Казалось, она пропустила мимо ушей то, что он сказал ей, или, услышав, сразу выкинула его слова из головы, посчитав себя безосновательно оскорбленной, понимая — впрочем, Дэниэл тоже это осознавал, — что его упреки были беспочвенны. Кейт продолжила разговор таким же странным, приглушенным тоном.
— Она не должна жить в моем Солнечном домике. Скажи ей, что дом мой.
Его лицо залило багрово-красным цветом, он был зол больше на себя, чем на жену, но, тем не менее, продолжал высказывать ей свое неодобрение.
— Я ничего подобного не сделаю. Я уже сказал Люси, что она может жить в этом доме, и поверь мне, так оно и будет. Я дал слово, и забирать его назад не собираюсь.
Он развернулся и вышел из комнаты. Внезапно, собрав все свои силы, Кейт громко закричала ему вслед:
— Но этот дом мой!
Дэниэл хлопнул входной дверью с такой силой, что особняк буквально затрясся, и чуть не посыпалась штукатурка. Он и не выиграл, и не проиграл, но ничего исправлять Дэниэл не собирался. Кейт продолжала сидеть на стуле с высокой спинкой как статуя, не способная пошевелиться. Кейт поняла, что, когда в первый раз увидела особняк Уорвиков, у нее было ужасное видение, будто она осталась в нем совершенно одна, а Дэниэл ушел к Клодине, вот сейчас почти так все и произошло.

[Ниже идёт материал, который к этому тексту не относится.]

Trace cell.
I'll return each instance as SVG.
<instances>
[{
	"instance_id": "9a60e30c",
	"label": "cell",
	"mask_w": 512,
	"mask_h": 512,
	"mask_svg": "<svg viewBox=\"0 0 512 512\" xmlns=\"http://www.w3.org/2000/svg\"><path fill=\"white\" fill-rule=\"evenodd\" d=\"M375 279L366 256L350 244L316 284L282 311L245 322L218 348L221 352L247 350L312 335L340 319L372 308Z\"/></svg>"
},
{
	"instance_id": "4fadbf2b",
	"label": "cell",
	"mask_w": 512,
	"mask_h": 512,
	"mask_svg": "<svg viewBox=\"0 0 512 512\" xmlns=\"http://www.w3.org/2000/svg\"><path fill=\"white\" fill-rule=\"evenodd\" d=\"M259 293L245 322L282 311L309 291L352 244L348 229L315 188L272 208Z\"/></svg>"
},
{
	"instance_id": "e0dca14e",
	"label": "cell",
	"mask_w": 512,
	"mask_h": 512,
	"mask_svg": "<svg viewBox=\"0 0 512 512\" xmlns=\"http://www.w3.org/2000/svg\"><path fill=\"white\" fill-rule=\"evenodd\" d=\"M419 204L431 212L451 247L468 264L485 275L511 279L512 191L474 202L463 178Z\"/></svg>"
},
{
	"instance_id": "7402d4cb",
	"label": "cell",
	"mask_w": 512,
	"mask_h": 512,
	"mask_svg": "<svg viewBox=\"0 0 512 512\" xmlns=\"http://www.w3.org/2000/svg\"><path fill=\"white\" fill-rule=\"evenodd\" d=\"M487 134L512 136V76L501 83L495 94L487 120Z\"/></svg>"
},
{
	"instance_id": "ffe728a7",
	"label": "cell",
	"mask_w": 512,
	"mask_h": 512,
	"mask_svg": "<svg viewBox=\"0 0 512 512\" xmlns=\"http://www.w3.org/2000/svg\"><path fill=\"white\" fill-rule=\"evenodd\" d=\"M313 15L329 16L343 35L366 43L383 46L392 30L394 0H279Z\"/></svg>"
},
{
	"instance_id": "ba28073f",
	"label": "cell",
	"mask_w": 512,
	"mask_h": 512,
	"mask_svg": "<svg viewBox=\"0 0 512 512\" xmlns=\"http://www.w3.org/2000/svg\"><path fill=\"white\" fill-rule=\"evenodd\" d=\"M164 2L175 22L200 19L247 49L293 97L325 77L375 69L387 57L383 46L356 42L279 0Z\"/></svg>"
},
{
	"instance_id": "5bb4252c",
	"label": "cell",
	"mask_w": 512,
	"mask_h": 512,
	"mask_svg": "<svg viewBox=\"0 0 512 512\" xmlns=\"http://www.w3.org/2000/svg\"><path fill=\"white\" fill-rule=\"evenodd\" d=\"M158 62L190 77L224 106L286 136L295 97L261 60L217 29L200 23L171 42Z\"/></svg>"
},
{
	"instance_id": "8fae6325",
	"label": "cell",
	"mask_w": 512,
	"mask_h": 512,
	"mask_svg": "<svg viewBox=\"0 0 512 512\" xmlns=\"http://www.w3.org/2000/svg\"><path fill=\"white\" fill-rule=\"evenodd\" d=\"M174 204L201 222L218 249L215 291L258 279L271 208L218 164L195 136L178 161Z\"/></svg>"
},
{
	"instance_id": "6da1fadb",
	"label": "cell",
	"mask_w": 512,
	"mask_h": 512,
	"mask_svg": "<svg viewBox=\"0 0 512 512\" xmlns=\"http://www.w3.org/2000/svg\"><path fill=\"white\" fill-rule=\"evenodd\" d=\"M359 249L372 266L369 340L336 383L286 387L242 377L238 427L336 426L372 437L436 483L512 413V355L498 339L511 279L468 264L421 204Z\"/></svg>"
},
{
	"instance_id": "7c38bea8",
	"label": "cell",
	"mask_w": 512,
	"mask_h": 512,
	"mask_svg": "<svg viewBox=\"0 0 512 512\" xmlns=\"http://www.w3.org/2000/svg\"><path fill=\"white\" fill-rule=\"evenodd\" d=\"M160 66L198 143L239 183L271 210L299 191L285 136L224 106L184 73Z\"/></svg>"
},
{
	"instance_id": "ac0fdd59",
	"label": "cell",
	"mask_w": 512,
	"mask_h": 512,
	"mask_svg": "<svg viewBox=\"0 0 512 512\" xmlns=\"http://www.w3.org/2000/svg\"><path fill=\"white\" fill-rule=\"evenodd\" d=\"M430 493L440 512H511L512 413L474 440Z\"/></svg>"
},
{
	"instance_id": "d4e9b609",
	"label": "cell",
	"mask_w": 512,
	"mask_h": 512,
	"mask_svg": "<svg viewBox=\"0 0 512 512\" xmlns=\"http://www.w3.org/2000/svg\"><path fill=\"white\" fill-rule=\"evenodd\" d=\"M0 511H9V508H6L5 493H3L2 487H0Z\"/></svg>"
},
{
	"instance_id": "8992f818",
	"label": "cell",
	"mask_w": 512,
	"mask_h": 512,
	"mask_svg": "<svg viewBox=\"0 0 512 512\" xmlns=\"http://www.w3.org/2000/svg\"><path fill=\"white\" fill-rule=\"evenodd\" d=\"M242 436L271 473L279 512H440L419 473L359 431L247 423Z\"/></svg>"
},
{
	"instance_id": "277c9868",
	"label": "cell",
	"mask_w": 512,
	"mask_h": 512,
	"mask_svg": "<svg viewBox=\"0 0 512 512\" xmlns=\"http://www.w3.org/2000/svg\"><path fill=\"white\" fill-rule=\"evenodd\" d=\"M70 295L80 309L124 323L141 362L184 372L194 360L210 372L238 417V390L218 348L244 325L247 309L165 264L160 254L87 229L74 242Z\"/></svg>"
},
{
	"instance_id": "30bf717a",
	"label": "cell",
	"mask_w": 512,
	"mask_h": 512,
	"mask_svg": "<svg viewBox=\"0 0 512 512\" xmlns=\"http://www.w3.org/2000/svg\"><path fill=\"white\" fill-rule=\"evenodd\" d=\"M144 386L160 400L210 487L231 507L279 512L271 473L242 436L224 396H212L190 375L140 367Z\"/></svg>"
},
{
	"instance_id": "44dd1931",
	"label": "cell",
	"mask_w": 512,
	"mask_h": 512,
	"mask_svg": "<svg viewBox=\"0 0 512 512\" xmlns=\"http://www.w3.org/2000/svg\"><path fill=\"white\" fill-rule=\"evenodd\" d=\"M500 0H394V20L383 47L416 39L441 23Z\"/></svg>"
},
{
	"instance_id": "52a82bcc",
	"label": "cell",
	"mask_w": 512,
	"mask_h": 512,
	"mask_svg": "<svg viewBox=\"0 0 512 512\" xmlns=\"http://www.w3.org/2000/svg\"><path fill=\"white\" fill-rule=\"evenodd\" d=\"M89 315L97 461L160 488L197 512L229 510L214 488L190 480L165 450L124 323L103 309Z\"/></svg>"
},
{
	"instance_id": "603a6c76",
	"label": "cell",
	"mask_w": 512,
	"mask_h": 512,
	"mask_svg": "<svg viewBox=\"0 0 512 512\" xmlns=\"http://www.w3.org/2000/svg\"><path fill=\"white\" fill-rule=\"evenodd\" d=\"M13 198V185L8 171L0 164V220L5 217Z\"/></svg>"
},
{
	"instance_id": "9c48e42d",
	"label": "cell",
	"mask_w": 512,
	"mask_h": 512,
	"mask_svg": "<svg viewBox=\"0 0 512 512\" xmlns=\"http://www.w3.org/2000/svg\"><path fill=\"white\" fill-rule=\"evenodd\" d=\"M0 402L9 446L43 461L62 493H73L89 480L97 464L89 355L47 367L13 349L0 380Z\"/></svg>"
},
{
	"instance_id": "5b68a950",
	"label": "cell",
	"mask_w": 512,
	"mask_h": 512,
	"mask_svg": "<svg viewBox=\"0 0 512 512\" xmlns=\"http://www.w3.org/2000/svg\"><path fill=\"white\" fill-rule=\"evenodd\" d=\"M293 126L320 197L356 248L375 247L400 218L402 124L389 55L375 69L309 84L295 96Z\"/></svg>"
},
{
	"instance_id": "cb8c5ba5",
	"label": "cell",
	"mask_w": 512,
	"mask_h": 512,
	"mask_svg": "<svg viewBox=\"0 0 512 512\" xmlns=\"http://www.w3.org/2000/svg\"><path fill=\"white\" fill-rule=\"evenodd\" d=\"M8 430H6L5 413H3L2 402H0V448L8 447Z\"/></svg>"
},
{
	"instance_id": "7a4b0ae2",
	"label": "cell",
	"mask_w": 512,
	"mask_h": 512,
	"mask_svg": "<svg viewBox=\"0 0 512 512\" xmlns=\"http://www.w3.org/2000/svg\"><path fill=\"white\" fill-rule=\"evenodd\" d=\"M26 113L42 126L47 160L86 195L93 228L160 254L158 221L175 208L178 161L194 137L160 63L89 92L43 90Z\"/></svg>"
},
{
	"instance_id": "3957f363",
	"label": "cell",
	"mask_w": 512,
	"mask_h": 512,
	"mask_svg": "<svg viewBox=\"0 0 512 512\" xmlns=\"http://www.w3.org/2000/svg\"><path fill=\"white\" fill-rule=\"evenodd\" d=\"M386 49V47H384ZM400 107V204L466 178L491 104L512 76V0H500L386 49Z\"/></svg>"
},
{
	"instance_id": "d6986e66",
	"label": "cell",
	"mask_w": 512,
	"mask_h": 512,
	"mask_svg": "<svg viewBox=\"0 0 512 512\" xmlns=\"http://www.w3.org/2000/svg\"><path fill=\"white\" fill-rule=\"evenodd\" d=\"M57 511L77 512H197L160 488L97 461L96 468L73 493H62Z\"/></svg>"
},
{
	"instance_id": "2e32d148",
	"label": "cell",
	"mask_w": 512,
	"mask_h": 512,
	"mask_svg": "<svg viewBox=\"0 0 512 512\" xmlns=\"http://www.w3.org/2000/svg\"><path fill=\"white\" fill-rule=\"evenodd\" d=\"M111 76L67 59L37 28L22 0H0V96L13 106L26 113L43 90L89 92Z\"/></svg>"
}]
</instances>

Но пора было возвращаться в реальность. Донна, переживая смерть Тимоти, спряталась ото всех в своей комнате, Ричард, желая жить отдельно, давно покинул отчий дом, а остальные ее дети умерли. А что касается Дэниэла, то он второй раз в жизни делает выбор, но в этот раз Кейт проиграла, а девочка Люси, являющаяся копией Клодины, одержала победу. Рыжеволосая вдова, напоминающая всем Клодину правильными чертами лица, легкой походкой, таким же обаянием и шармом, собиралась поселиться в тихом, спокойном Солнечном доме, наполнив его шумом и гамом.